Essencialmente contestador é o cristão! Inspirado na atividade de Jesus Cristo e tocado pelo seu exemplo de vida, o discípulo contesta os ambíguos valores do mundo! Analisando com objetividade a atuação de Jesus percebe-se a radicalidade de sua inconformidade. Jesus questionava vaidades sociais e criticava ambições políticas. Investia com duras censuras contra práticas religiosas, algumas de caráter eminentemente sagrado. Conhecidos são os frequentes embates acerca do verdadeiro sentido da santificação do sábado. Contestava com veemência o ambíguo moralismo ensinado e cobrado pelos fariseus, ao mesmo tempo em que convidava seus ouvintes a entenderem e captarem os legítimos apelos divinos. Inovadora a sua leitura do Torá, texto fundamental da religiosidade judaica. Fazendo contraponto à observância externa da Lei, Jesus explicitava o real desígnio de Deus, destacando a genuína alma da religião. Citando o adultério como referência, Cristo mostra que adúltero não é somente quem mantém relacionamentos extraconjugais, mas também quem olhar o próximo com cobiça licenciosa! Aplicado na mesma coerência, o Mestre mostra a pouca relevância da liturgia do Templo, se não for acompanhada por uma genuína conversão de conduta. Não é sem motivo que o Nazareno se tornou indigesto para as autoridades religiosas da época.
Idêntica postura e semelhante coragem Jesus exige de seus seguidores. Com admirável coerência, Cristo não quer constituir uma comunidade separada do mundo. Ao contrário, quer que os discípulos formem no mundo um grupo tão coeso e inserido a ponto de transformar os valores que regem a sociedade. Com formidável sabedoria recorre a símbolos que magnificamente ilustram seu pensamento. Provoca seus seguidores a agirem como sal na comida ou como fermento na massa. Impossível distinguir esses elementos quando misturados na comida, porém facilmente perceptíveis onde atuam. Orígenes, escritor cristão dos primeiros séculos, captou esta catequese do Senhor Jesus ao descrever o discípulo como um cidadão igual aos demais, sujeito ao mesmo calendário e disciplinado pelos mesmos regulamentos civis, no entanto, com uma proposta de valores diferentes.
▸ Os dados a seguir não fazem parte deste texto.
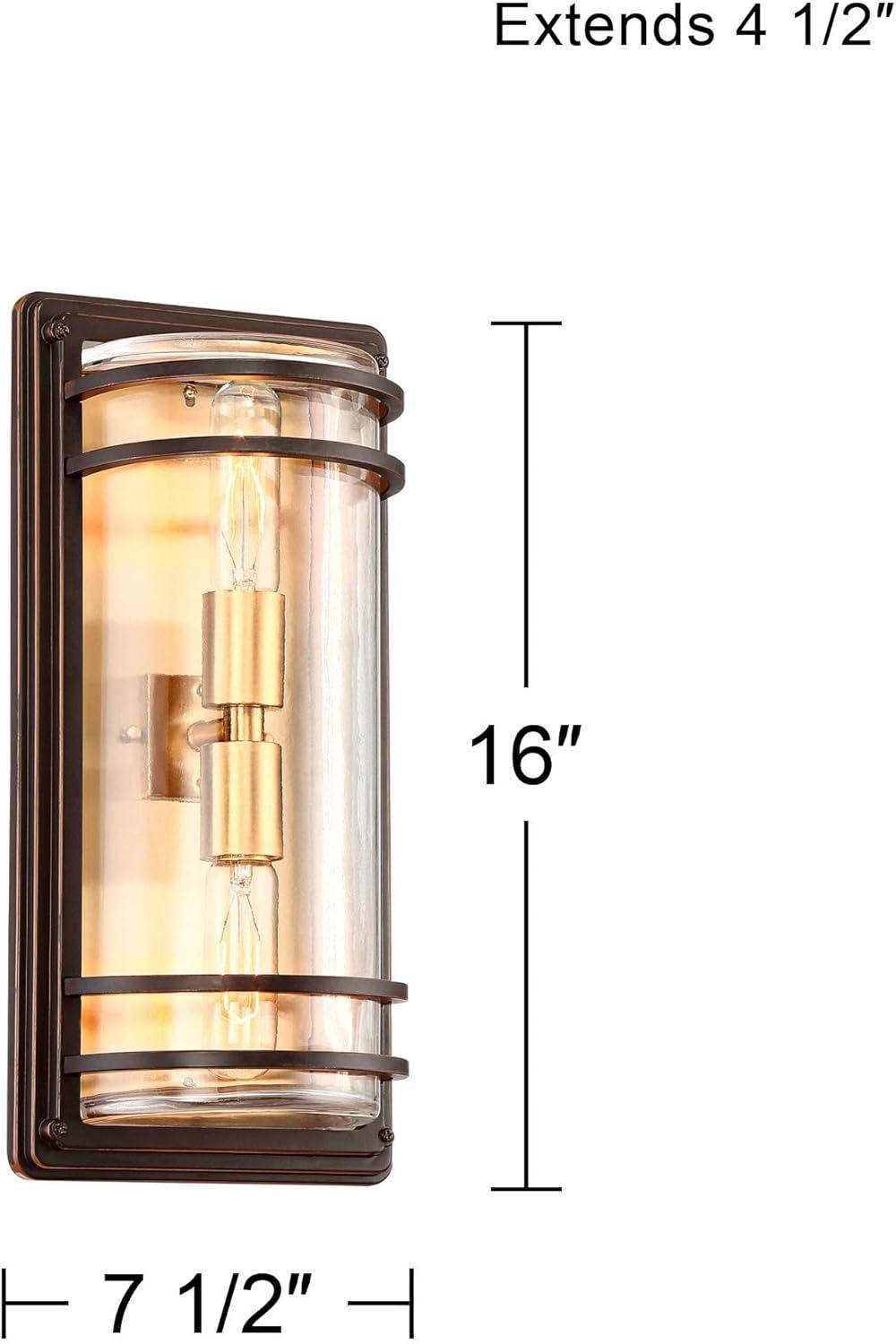 John Timberland Habitat Modern Outdoor Wall Light Fixture Bronze Warm Brass 16" Clear Glass for Post Exterior Barn Deck House Porch Yard Patio Home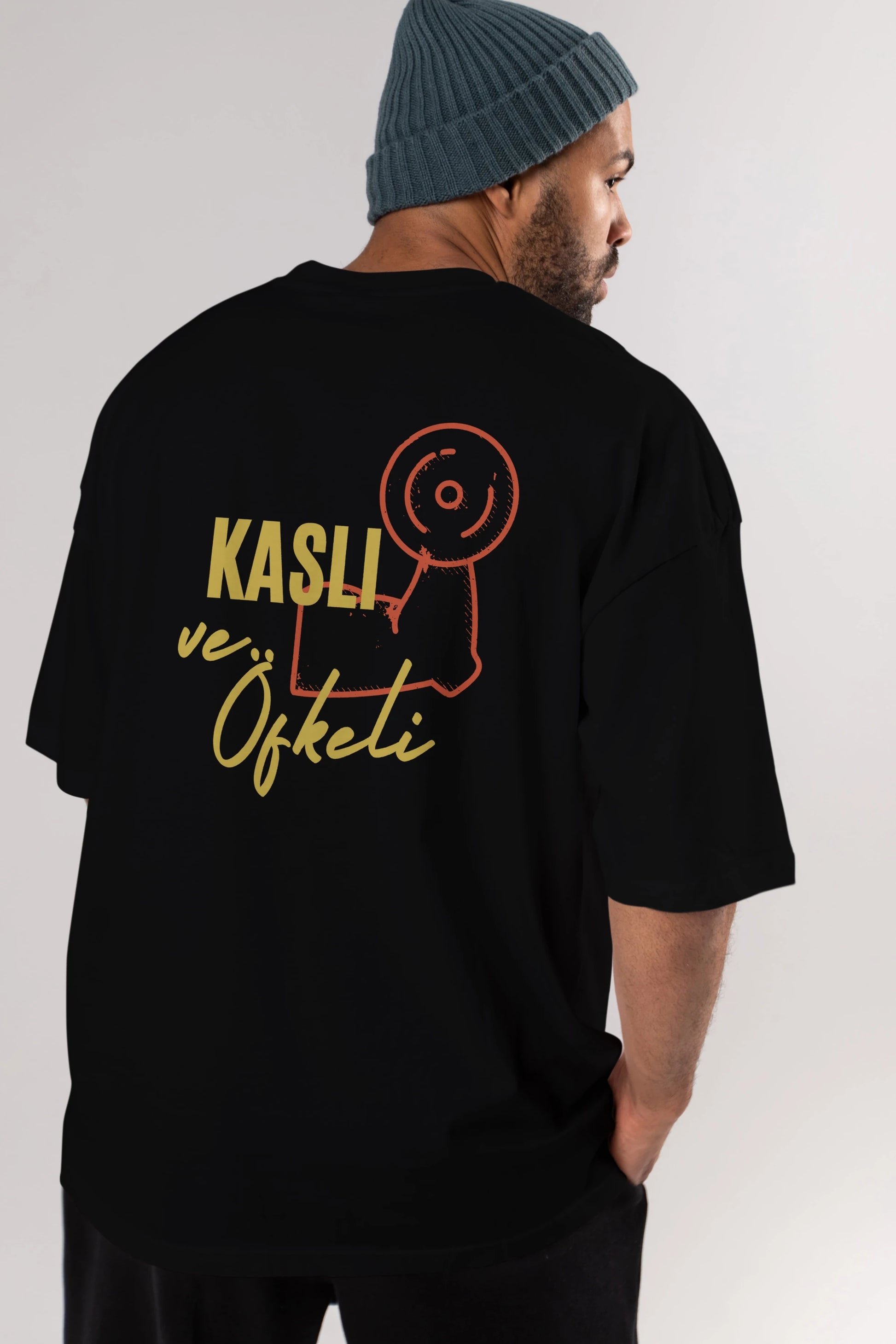 Kaslı ve Öfkeli Yazılı Arka Baskılı Oversize t-shirt Erkek Kadın Unisex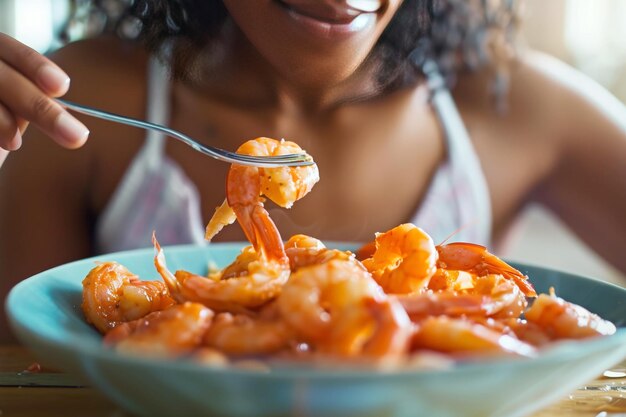 La mujer negra se deleita con los camarones hervidos.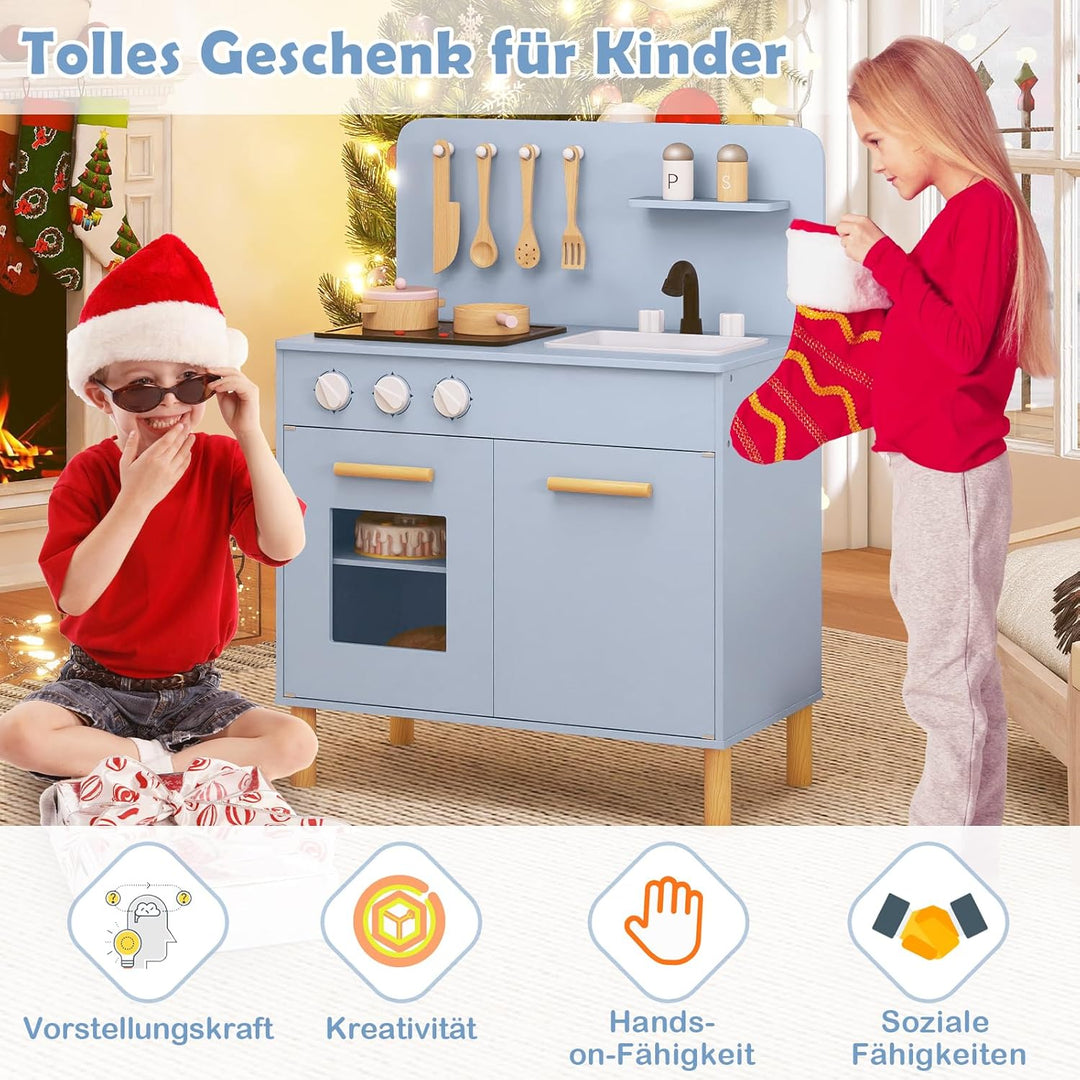 COSTWAY Kinderküche mit 10 Zubehör, Spielküche Holz mit Licht und Sound, Spielzeugküche mit Herd & S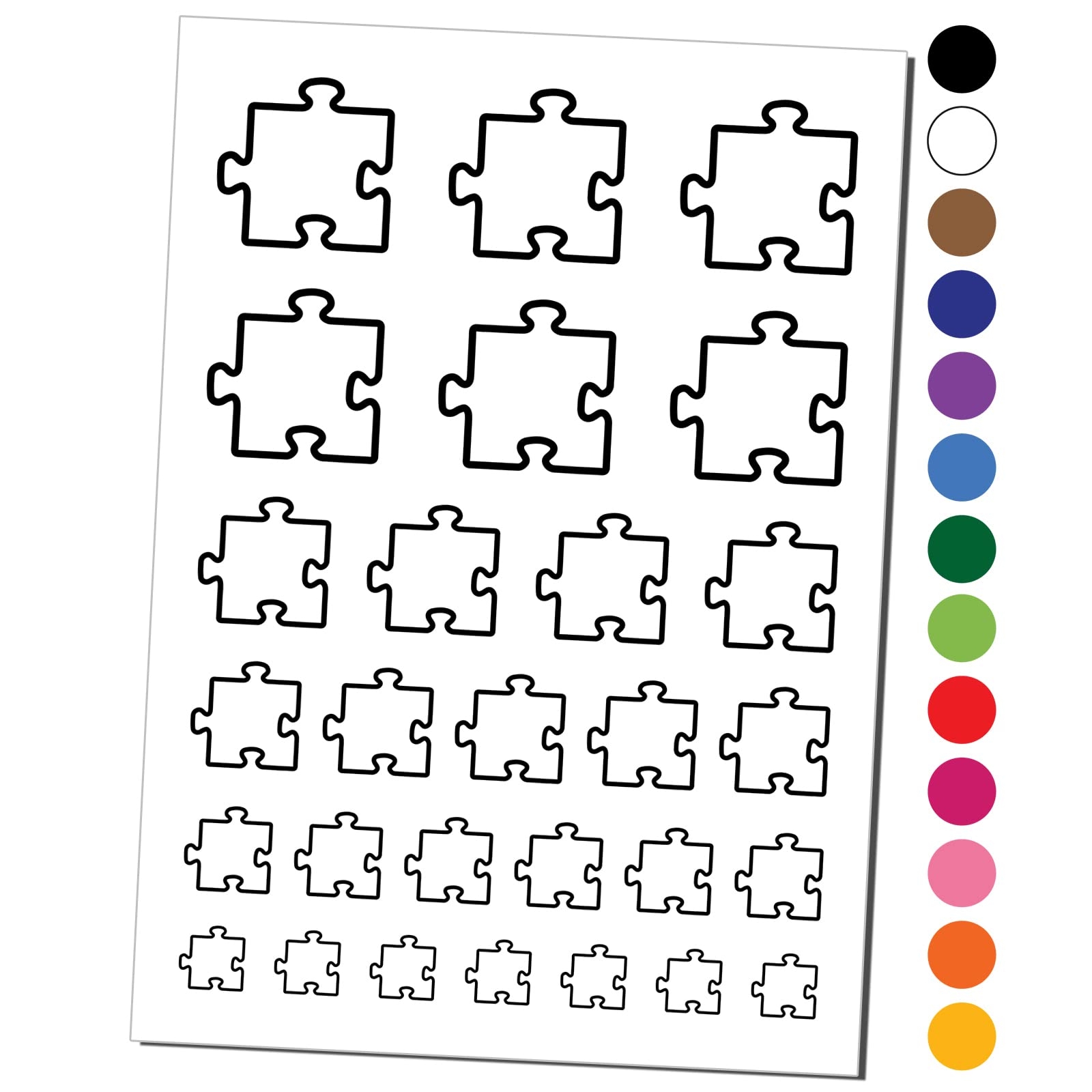 Amazon Puzzle Piece Outline Temporary Tattoo Water Resistant Fake Body Art Set Collection Black One Sheet Beauty U0026 Personal Care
Salta aos olhos a grande verdade evangélica: o espaço sagrado do cristão não é o templo, mas a rua! O espaço privilegiado da atuação do discípulo não é a igreja, mas o cotidiano da vida. Revolucionária verdade a sacudir os fundamentos da religiosidade tradicional. Durante séculos acostumou-se e acomodou-se a reduzir as obrigações religiosas a sacramentos e cultos. Sem dar-se conta, o discípulo foi cultivando uma dupla identidade: havia a identidade religiosa, a postura dentro da igreja, e a identidade civil, os valores a reger o cotidiano. Como se o rito religioso nada tivesse a ver com as obrigações civis. Na igreja reza-se o Pai Nosso e dá-se o abraço da paz, enquanto na rua contemporiza-se com a desigualdade e a mentira, minimiza-se a exploração e promove-se rivalidade. Contaminados e influenciados pelos valores do mundo, os cristãos deixam de agir como potenciais transformadores. Pior, ao resignar-se diante de tamanha inversão, deixam de testemunhar sua real identidade.
Em sua catequese, o evangelista Mateus elabora uma estratégia iluminadora. Como primeiro pronunciamento de Jesus, o evangelista apresenta a proposta das bem-aventuranças, posturas radicais a orientar e purificar o relacionamento entre as pessoas. Como último pronunciamento de Jesus, Mateus reproduz a descrição do Juízo Final, cujo comprometedor destaque é a identificação de Jesus com o mais desqualificado dos irmãos. Os dois discursos admiravelmente convergem no enunciado da revolucionária boa nova: o espaço privilegiado da ação cristã é a rua, no contato e trato direto com o irmão. Lido com a lupa das bem-aventuranças, o discurso sobre o Juízo Final destaca a caridade, o tratamento reverente devido a todo ser humano, como o qualificativo de todo homem de bem, em especial e obviamente, do seguidor de Jesus. Contagiado pelo zelo solidário de Jesus Cristo, longe de qualquer ideologia ou doutrinação, o discípulo assimila e assume sua real identidade: portar-se como rebelde convicto, sem violência, num mundo que patrocina esquemas geradores de desigualdade, miséria, sofrimento e morte.